Minekey is another online behavioral targeting company enjoying a boom of interest in such wares, because it makes it easier for publishers to push content more efficiently to visitors.

The Sunnyvale, Calif. company is already helping sites to grow traffic — but it also raises questions about privacy.

The company is not new, but we haven’t mentioned it before. Today, it has introduced improvements to its widget that publishers can embed in their sites. The widgets provide information to users that it finds relevant to them based on their past surfing habits.

It uses a cookie to record individual user’s browsing behavior on sites using its widget.

Like Aggregate Knowledge and other competitors, Minekey also analyzes the collective behavior of visitors to all web sites using its widget in order to discover trends in tastes. It pairs this personal and aggregated information with the content on the page a user is on to predict what a user will be most interested in.

Web publishers can choose to only run articles from their own sites, or include RSS feeds from other sites they want to readers to see.

The company has been reporting the widget has increased net clickthrough rates to relevant articles by around ten percent on average for over 1000 sites already using the service.

The improvements are focused on making Minekey friendlier to publishers.
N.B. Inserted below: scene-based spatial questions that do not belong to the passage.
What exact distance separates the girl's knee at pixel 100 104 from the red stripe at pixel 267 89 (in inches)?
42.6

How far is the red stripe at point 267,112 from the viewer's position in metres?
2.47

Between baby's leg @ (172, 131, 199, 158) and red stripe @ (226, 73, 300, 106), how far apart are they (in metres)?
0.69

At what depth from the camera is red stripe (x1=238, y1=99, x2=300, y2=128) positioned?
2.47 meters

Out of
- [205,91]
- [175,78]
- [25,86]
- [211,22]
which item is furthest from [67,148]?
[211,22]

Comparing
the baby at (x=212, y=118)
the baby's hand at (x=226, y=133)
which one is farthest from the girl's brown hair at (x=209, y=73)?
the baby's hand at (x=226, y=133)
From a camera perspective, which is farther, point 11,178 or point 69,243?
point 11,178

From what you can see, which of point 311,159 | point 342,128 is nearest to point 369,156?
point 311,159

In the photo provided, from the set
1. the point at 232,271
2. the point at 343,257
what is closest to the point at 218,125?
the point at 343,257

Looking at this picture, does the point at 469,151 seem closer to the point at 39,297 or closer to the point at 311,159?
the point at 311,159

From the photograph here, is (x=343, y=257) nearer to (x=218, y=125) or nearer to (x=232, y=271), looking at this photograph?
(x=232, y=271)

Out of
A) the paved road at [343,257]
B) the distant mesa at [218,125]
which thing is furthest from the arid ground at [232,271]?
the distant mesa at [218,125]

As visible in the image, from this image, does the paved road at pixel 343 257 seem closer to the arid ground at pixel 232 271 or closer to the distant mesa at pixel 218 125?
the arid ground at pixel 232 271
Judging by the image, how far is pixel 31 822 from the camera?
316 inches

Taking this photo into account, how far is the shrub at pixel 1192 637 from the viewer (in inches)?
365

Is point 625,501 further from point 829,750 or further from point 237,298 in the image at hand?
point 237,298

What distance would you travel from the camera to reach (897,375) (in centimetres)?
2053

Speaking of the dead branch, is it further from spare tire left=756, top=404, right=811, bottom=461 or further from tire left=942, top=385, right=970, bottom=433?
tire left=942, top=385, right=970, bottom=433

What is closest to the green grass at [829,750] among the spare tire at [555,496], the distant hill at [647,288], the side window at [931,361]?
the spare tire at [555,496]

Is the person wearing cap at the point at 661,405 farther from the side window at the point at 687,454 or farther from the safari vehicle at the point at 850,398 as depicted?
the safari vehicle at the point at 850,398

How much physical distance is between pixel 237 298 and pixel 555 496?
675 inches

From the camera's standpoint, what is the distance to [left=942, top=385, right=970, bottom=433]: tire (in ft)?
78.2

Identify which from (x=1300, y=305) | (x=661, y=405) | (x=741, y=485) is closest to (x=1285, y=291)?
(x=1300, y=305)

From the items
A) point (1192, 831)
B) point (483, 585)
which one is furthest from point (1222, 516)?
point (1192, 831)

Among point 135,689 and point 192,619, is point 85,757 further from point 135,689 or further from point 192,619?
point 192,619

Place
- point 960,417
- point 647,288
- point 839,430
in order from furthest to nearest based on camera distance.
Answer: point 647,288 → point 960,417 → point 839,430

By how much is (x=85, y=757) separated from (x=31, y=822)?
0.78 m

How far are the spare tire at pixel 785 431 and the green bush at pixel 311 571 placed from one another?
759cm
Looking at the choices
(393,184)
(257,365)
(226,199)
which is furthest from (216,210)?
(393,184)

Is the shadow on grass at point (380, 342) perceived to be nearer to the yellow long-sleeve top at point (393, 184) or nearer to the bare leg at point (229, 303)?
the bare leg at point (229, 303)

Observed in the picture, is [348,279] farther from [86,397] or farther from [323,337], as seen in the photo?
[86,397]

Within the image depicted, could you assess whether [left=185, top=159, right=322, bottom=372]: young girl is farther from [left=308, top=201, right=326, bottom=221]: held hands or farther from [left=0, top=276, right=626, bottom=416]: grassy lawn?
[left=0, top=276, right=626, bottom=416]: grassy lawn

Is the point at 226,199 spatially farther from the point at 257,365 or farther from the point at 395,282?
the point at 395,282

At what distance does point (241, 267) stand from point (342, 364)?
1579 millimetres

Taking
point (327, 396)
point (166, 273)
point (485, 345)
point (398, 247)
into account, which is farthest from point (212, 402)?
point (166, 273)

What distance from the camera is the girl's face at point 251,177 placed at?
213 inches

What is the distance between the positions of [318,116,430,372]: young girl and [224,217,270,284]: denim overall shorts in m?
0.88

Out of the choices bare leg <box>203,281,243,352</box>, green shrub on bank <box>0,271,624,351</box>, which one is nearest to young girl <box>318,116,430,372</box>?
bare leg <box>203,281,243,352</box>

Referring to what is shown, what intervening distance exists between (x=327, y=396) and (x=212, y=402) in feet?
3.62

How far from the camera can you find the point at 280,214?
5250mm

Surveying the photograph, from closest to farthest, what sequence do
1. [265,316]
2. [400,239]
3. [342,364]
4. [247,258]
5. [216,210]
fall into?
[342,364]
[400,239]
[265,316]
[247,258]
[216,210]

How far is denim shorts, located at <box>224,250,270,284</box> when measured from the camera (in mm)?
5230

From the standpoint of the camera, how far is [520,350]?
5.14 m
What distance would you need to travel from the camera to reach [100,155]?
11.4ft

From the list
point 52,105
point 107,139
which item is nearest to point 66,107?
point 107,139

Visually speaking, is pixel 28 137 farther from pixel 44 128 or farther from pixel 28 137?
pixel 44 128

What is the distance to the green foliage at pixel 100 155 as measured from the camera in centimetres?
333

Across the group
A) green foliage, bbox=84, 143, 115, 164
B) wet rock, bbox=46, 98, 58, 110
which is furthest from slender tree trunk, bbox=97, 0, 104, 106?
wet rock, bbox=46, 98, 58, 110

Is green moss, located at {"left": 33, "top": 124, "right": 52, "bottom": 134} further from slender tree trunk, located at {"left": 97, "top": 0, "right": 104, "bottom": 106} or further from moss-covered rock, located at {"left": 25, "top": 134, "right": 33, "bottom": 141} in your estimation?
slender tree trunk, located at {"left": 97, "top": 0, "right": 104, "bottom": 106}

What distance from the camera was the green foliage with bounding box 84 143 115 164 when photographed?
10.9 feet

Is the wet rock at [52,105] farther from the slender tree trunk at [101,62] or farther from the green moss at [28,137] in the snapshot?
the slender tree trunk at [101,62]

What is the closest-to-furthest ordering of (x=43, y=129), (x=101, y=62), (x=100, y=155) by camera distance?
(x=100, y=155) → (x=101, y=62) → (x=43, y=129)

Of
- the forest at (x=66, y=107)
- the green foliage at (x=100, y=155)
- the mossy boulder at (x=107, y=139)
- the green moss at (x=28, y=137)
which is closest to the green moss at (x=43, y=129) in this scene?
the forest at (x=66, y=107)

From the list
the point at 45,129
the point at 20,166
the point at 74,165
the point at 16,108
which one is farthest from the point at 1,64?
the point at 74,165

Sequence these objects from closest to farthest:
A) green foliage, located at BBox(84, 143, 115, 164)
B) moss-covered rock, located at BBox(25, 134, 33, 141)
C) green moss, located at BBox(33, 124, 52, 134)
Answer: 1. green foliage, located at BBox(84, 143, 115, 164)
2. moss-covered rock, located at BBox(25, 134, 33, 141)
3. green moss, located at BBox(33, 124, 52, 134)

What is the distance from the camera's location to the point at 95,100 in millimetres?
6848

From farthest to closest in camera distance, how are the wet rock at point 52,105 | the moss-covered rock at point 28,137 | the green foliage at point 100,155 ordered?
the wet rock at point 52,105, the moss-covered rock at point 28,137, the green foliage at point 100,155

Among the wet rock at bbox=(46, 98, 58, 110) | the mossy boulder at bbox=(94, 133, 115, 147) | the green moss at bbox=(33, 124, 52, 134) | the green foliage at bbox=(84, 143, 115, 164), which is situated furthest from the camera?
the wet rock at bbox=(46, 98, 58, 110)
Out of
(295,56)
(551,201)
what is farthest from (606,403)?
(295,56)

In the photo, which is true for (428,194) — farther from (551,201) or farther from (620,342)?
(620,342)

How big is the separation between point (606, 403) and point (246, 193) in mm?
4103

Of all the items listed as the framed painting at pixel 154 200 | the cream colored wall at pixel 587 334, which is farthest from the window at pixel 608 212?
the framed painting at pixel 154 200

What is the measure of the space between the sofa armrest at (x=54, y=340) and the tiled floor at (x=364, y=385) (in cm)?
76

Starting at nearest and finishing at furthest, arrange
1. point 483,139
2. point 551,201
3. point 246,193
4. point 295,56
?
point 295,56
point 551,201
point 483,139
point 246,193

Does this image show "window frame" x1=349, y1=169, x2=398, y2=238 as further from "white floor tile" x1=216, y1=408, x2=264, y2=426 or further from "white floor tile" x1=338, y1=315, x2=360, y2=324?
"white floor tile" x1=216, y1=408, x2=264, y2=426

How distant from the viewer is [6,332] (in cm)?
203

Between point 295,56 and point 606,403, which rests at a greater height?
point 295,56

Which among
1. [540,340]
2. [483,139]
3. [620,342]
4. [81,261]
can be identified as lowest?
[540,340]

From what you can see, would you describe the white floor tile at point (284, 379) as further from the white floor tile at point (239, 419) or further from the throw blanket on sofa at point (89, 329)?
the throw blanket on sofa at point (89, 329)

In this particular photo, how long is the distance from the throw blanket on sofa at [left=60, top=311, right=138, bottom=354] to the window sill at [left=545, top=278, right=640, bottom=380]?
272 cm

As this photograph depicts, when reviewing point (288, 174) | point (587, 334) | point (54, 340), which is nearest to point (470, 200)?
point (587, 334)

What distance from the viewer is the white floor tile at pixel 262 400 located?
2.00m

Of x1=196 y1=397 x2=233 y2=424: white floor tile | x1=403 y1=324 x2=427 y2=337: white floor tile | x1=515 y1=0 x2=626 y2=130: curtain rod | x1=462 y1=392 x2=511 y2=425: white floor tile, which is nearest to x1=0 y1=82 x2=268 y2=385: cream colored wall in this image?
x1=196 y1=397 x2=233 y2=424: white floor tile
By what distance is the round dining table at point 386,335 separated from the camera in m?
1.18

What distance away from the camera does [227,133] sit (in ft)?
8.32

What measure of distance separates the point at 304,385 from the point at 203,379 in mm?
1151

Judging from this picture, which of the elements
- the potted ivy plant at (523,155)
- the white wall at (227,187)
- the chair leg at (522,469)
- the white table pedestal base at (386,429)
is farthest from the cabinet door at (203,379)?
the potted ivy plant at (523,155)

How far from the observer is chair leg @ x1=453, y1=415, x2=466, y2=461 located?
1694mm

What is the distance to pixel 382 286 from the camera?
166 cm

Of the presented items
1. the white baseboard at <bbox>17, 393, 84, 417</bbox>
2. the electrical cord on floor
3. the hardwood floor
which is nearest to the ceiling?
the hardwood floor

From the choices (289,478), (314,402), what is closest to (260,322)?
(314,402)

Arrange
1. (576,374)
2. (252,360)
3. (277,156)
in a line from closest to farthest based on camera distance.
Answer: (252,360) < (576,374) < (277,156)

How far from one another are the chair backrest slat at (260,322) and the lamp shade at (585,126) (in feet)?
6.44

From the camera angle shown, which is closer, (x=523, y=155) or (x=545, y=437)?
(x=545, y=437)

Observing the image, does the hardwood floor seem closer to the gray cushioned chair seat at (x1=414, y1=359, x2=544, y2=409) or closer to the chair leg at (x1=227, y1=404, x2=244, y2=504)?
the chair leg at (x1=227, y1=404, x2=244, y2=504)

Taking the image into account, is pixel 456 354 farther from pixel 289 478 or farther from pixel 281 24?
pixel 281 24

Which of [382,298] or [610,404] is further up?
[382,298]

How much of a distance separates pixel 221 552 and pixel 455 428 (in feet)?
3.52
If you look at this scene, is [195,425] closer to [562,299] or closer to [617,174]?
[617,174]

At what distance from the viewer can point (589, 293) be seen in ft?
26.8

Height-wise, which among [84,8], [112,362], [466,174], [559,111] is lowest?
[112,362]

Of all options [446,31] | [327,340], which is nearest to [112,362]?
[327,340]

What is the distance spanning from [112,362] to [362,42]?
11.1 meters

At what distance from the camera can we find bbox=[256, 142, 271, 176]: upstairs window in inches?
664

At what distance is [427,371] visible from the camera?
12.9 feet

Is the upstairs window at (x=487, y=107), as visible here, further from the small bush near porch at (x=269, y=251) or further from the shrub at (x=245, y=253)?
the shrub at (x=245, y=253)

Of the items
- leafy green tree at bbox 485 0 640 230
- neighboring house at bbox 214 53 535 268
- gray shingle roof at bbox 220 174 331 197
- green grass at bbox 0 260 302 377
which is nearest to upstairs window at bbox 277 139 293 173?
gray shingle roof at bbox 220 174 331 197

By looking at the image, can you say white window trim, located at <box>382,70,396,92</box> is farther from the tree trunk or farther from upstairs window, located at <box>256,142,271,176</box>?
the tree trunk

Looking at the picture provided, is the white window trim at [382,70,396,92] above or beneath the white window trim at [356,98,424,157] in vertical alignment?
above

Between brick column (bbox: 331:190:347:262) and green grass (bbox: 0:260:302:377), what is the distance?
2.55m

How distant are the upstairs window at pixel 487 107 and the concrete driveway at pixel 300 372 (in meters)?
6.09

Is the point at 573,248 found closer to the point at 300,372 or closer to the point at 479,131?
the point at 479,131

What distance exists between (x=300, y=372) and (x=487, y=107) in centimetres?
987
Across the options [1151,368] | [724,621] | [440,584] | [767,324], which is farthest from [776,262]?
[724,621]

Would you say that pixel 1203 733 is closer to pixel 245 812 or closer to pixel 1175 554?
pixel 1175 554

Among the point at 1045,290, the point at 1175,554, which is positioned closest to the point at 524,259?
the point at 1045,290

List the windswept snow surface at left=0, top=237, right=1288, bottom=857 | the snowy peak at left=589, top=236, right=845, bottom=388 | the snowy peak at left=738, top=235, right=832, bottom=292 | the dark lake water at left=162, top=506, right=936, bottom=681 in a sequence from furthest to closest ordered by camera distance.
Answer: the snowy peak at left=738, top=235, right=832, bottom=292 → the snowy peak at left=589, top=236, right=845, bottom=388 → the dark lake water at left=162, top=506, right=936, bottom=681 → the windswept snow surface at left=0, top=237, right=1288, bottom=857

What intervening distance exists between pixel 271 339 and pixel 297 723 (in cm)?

It is minimizing its branding on the widget, letting publishers choose a wider range of colors so as to match existing sites’ themes, and rolling out improvements to the traffic-analysis information it provides.

Aggregate Knowledge and Wunderloop (coverage of both here) also help companies advertise products more effectively on sites — as does Loomia.

Behavioral targeting is controversial because users are often tracked without their explicit knowledge or consent. Many companies use cookies to track individual behavior, chief executive Delip Andra points out. Minekey lets users edit their “history,” or list of visited article pages, to monitor what Minekey knows, and to improve their recommendations — similar to Google’s web history. However, Google is increasingly under fire these days for not respecting its users’ privacy and is openly shying away from behavioral targeting for advertising.

Minekey has raised $3 million from New Enterprise Associates.